» What you will do
Return each record shown below exactly, with none omitted.

Stored records:
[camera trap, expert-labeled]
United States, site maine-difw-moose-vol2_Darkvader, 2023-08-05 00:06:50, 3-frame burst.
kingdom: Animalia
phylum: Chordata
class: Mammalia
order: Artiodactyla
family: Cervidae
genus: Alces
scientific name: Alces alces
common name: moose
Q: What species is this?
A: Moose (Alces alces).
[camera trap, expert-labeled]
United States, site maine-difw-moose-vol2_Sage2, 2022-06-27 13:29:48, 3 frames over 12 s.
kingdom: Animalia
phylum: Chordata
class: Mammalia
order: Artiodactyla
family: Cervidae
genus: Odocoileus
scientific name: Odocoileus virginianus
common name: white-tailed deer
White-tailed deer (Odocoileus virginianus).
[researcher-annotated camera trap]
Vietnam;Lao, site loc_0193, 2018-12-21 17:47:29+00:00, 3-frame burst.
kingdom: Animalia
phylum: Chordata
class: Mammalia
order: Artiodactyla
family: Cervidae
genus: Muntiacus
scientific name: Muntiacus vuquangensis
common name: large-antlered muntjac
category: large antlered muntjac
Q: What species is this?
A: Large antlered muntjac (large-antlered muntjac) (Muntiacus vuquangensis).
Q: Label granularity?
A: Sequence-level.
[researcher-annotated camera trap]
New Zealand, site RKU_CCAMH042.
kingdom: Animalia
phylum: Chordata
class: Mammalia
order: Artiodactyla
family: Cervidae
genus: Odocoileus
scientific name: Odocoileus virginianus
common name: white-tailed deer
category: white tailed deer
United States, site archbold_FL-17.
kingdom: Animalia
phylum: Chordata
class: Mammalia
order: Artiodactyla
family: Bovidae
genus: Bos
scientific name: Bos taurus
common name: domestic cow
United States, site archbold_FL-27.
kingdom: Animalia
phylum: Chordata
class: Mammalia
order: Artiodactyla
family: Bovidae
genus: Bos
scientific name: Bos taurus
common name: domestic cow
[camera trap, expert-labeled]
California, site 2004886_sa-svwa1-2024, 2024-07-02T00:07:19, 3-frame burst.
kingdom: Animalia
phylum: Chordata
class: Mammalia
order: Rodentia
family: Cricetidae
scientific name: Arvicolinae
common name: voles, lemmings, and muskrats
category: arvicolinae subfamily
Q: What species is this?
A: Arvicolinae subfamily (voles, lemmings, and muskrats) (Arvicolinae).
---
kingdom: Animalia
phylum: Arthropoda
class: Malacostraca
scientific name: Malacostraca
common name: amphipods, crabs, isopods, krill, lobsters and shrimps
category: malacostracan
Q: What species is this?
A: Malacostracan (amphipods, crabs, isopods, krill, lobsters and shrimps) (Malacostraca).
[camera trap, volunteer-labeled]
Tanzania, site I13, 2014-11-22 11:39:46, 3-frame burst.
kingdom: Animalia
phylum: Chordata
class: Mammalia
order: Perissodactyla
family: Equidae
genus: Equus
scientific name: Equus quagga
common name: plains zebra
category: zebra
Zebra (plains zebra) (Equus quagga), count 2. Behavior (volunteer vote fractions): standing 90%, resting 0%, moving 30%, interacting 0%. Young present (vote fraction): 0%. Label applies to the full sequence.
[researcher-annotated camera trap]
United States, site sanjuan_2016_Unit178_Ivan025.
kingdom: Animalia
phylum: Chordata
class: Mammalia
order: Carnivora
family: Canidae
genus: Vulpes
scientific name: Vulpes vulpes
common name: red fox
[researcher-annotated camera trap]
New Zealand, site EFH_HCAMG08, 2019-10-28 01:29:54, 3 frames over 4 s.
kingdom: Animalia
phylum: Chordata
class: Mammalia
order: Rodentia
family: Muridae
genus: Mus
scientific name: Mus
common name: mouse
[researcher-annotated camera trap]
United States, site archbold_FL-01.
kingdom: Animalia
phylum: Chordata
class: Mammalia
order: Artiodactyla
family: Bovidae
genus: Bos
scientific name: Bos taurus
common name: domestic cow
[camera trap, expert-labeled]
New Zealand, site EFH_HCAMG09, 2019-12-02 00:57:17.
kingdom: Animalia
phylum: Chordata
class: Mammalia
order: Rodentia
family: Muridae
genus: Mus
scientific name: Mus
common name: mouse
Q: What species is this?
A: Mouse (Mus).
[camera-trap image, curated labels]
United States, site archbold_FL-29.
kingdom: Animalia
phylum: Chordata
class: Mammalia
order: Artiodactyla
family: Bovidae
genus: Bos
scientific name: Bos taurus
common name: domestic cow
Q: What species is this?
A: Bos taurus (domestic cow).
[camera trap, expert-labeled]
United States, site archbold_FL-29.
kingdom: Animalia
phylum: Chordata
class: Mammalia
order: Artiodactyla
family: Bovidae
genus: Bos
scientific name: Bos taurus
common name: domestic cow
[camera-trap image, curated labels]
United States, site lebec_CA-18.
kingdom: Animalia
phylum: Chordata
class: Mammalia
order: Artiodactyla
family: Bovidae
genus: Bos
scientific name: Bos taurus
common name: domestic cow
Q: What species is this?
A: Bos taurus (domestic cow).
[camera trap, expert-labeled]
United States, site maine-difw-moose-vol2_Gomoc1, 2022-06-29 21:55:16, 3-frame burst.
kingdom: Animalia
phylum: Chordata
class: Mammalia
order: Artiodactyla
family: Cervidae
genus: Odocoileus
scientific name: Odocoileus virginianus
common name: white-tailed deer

» Written solution
[camera trap, expert-labeled]
United States, site maine-difw-moose-vol2_Darkvader, 2023-08-05 00:06:50, 3-frame burst.
kingdom: Animalia
phylum: Chordata
class: Mammalia
order: Artiodactyla
family: Cervidae
genus: Alces
scientific name: Alces alces
common name: moose
Q: What species is this?
A: Moose (Alces alces).
[camera trap, expert-labeled]
United States, site maine-difw-moose-vol2_Sage2, 2022-06-27 13:29:48, 3 frames over 12 s.
kingdom: Animalia
phylum: Chordata
class: Mammalia
order: Artiodactyla
family: Cervidae
genus: Odocoileus
scientific name: Odocoileus virginianus
common name: white-tailed deer
White-tailed deer (Odocoileus virginianus).
[researcher-annotated camera trap]
Vietnam;Lao, site loc_0193, 2018-12-21 17:47:29+00:00, 3-frame burst.
kingdom: Animalia
phylum: Chordata
class: Mammalia
order: Artiodactyla
family: Cervidae
genus: Muntiacus
scientific name: Muntiacus vuquangensis
common name: large-antlered muntjac
category: large antlered muntjac
Q: What species is this?
A: Large antlered muntjac (large-antlered muntjac) (Muntiacus vuquangensis).
Q: Label granularity?
A: Sequence-level.
[researcher-annotated camera trap]
New Zealand, site RKU_CCAMH042.
kingdom: Animalia
phylum: Chordata
class: Mammalia
order: Artiodactyla
family: Cervidae
genus: Odocoileus
scientific name: Odocoileus virginianus
common name: white-tailed deer
category: white tailed deer
United States, site archbold_FL-17.
kingdom: Animalia
phylum: Chordata
class: Mammalia
order: Artiodactyla
family: Bovidae
genus: Bos
scientific name: Bos taurus
common name: domestic cow
United States, site archbold_FL-27.
kingdom: Animalia
phylum: Chordata
class: Mammalia
order: Artiodactyla
family: Bovidae
genus: Bos
scientific name: Bos taurus
common name: domestic cow
[camera trap, expert-labeled]
California, site 2004886_sa-svwa1-2024, 2024-07-02T00:07:19, 3-frame burst.
kingdom: Animalia
phylum: Chordata
class: Mammalia
order: Rodentia
family: Cricetidae
scientific name: Arvicolinae
common name: voles, lemmings, and muskrats
category: arvicolinae subfamily
Q: What species is this?
A: Arvicolinae subfamily (voles, lemmings, and muskrats) (Arvicolinae).
---
kingdom: Animalia
phylum: Arthropoda
class: Malacostraca
scientific name: Malacostraca
common name: amphipods, crabs, isopods, krill, lobsters and shrimps
category: malacostracan
Q: What species is this?
A: Malacostracan (amphipods, crabs, isopods, krill, lobsters and shrimps) (Malacostraca).
[camera trap, volunteer-labeled]
Tanzania, site I13, 2014-11-22 11:39:46, 3-frame burst.
kingdom: Animalia
phylum: Chordata
class: Mammalia
order: Perissodactyla
family: Equidae
genus: Equus
scientific name: Equus quagga
common name: plains zebra
category: zebra
Zebra (plains zebra) (Equus quagga), count 2. Behavior (volunteer vote fractions): standing 90%, resting 0%, moving 30%, interacting 0%. Young present (vote fraction): 0%. Label applies to the full sequence.
[researcher-annotated camera trap]
United States, site sanjuan_2016_Unit178_Ivan025.
kingdom: Animalia
phylum: Chordata
class: Mammalia
order: Carnivora
family: Canidae
genus: Vulpes
scientific name: Vulpes vulpes
common name: red fox
[researcher-annotated camera trap]
New Zealand, site EFH_HCAMG08, 2019-10-28 01:29:54, 3 frames over 4 s.
kingdom: Animalia
phylum: Chordata
class: Mammalia
order: Rodentia
family: Muridae
genus: Mus
scientific name: Mus
common name: mouse
[researcher-annotated camera trap]
United States, site archbold_FL-01.
kingdom: Animalia
phylum: Chordata
class: Mammalia
order: Artiodactyla
family: Bovidae
genus: Bos
scientific name: Bos taurus
common name: domestic cow
[camera trap, expert-labeled]
New Zealand, site EFH_HCAMG09, 2019-12-02 00:57:17.
kingdom: Animalia
phylum: Chordata
class: Mammalia
order: Rodentia
family: Muridae
genus: Mus
scientific name: Mus
common name: mouse
Q: What species is this?
A: Mouse (Mus).
[camera-trap image, curated labels]
United States, site archbold_FL-29.
kingdom: Animalia
phylum: Chordata
class: Mammalia
order: Artiodactyla
family: Bovidae
genus: Bos
scientific name: Bos taurus
common name: domestic cow
Q: What species is this?
A: Bos taurus (domestic cow).
[camera trap, expert-labeled]
United States, site archbold_FL-29.
kingdom: Animalia
phylum: Chordata
class: Mammalia
order: Artiodactyla
family: Bovidae
genus: Bos
scientific name: Bos taurus
common name: domestic cow
[camera-trap image, curated labels]
United States, site lebec_CA-18.
kingdom: Animalia
phylum: Chordata
class: Mammalia
order: Artiodactyla
family: Bovidae
genus: Bos
scientific name: Bos taurus
common name: domestic cow
Q: What species is this?
A: Bos taurus (domestic cow).
[camera trap, expert-labeled]
United States, site maine-difw-moose-vol2_Gomoc1, 2022-06-29 21:55:16, 3-frame burst.
kingdom: Animalia
phylum: Chordata
class: Mammalia
order: Artiodactyla
family: Cervidae
genus: Odocoileus
scientific name: Odocoileus virginianus
common name: white-tailed deer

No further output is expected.